---- DATA RECORDS

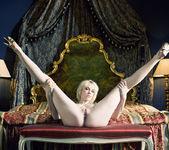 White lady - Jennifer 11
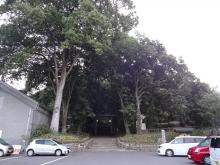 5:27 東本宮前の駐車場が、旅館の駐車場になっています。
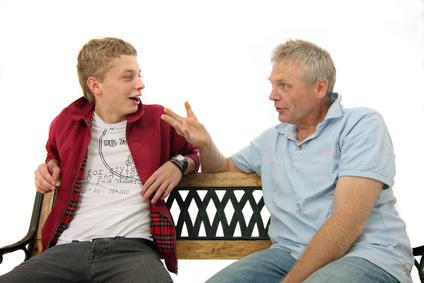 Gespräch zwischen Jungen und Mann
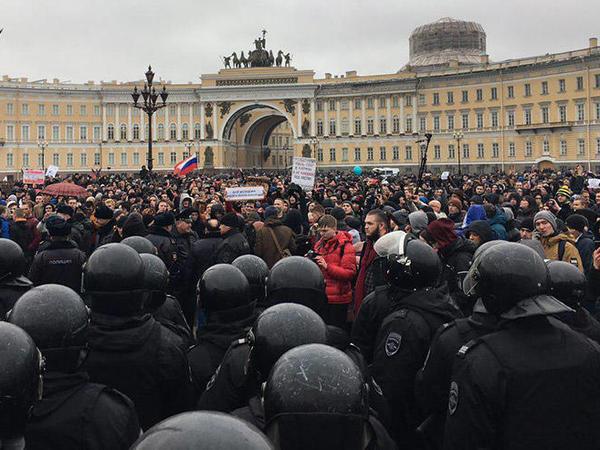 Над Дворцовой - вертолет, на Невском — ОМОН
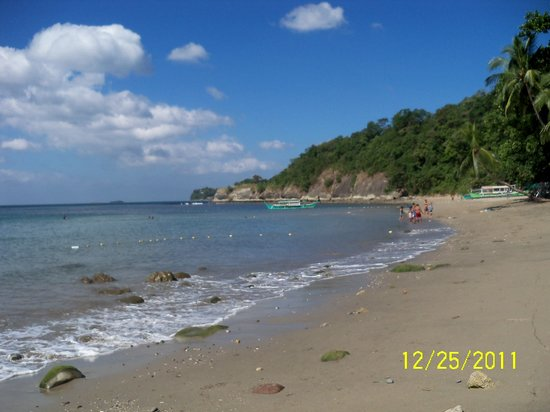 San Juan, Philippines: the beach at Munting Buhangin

--------

Your task is to output the material word for word while leaving out every image.

**EXERCISE SOLUTION:**
 White lady - Jennifer 11
 5:27 東本宮前の駐車場が、旅館の駐車場になっています。
 Gespräch zwischen Jungen und Mann
 Над Дворцовой - вертолет, на Невском — ОМОН
 San Juan, Philippines: the beach at Munting Buhangin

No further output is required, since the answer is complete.